Review Python geodata code
Company: Airbnb
Role: Software Engineer
Category: Coding & Algorithms
Difficulty: Medium
Interview Round: Onsite
##### Question
You are given a Python codebase that performs geolocation data processing. Conduct a thorough code review: identify readability, correctness, performance, and scalability issues, and propose concrete refactors or optimizations (e.g., data structures, vectorization, caching, modularization).
Quick Answer: This question evaluates proficiency in Python code review and geolocation data-processing, including competencies in readability, correctness, performance optimization, and architectural scalability.

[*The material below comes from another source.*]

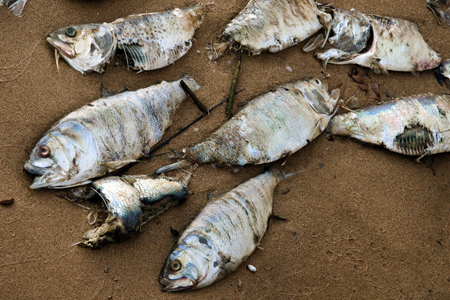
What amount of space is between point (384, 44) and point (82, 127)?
3.94m

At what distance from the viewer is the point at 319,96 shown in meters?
4.50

Given a list of GPS points as (latitude, longitude) and an integer precision p, partition the plane into a uniform grid where each cell spans 10^-p degrees in both latitude and longitude. Map each point to its grid cell using integer tile indices i = floor(lat * 10^p + 1e-12) and j = floor(lon * 10^p + 1e-12). Return the number of distinct grid cells visited by the points. If the list is empty, return 0.
Constraints
- 0 <= n <= 200000
- -90.0 <= latitude <= 90.0
- -180.0 <= longitude <= 180.0
- 0 <= precision <= 6
- Quantization uses i = floor(lat * 10^precision + 1e-12), j = floor(lon * 10^precision + 1e-12)

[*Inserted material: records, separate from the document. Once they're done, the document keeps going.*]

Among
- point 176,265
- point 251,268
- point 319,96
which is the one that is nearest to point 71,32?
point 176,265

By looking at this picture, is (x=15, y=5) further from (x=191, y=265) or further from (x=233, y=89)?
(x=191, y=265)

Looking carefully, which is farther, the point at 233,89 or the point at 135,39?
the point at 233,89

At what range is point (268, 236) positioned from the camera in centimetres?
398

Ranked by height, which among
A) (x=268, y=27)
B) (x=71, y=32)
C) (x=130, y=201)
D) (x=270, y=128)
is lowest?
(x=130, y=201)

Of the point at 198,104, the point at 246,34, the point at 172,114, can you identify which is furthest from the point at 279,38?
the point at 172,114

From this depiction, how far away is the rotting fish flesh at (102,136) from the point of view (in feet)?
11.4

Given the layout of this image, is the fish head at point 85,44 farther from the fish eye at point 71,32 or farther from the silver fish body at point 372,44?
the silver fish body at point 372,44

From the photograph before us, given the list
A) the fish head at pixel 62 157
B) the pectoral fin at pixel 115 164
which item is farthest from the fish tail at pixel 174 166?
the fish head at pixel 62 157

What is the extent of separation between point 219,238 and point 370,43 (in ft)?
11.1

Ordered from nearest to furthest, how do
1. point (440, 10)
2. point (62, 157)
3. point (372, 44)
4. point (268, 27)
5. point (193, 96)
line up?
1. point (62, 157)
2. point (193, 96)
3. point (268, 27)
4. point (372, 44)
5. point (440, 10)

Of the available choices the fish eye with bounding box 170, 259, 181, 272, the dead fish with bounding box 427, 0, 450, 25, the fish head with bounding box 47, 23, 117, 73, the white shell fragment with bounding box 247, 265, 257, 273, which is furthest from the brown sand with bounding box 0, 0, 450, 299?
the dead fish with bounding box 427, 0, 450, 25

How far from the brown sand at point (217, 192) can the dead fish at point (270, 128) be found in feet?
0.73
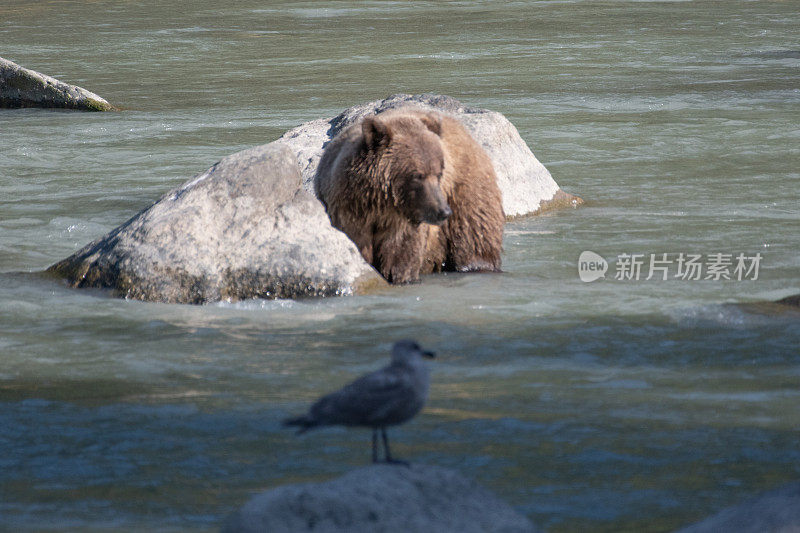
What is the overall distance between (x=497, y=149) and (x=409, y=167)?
139 inches

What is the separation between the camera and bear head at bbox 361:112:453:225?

- Return the count of unique (i, j) pairs
Solution
import math
from typing import List, Tuple
def count_distinct_cells(points: list[tuple[float, float]], precision: int) -> int:
scale = 10 ** precision
eps = 1e-12
seen = set()
for lat, lon in points:
i = math.floor(lat * scale + eps)
j = math.floor(lon * scale + eps)
seen.add((i, j))
return len(seen)
Explanation
We quantize each point to an integer grid by scaling by 10^p and flooring with a tiny epsilon to neutralize floating-point artifacts near integers. Each cell is represented as a pair of integers (i, j). Inserting these pairs into a set yields the number of distinct cells. Using integers for cells is cache- and hash-friendly, and avoids ambiguity in floating-point comparisons.
Time complexity: O(n). Space complexity: O(n).
Hints
- Convert each point to integer tile indices and use a set to track uniqueness.
- Precompute scale = 10**precision and avoid Python's round; use math.floor with a tiny epsilon to counter floating-point noise.
- If many identical points appear, caching their tile result can reduce repeated computation.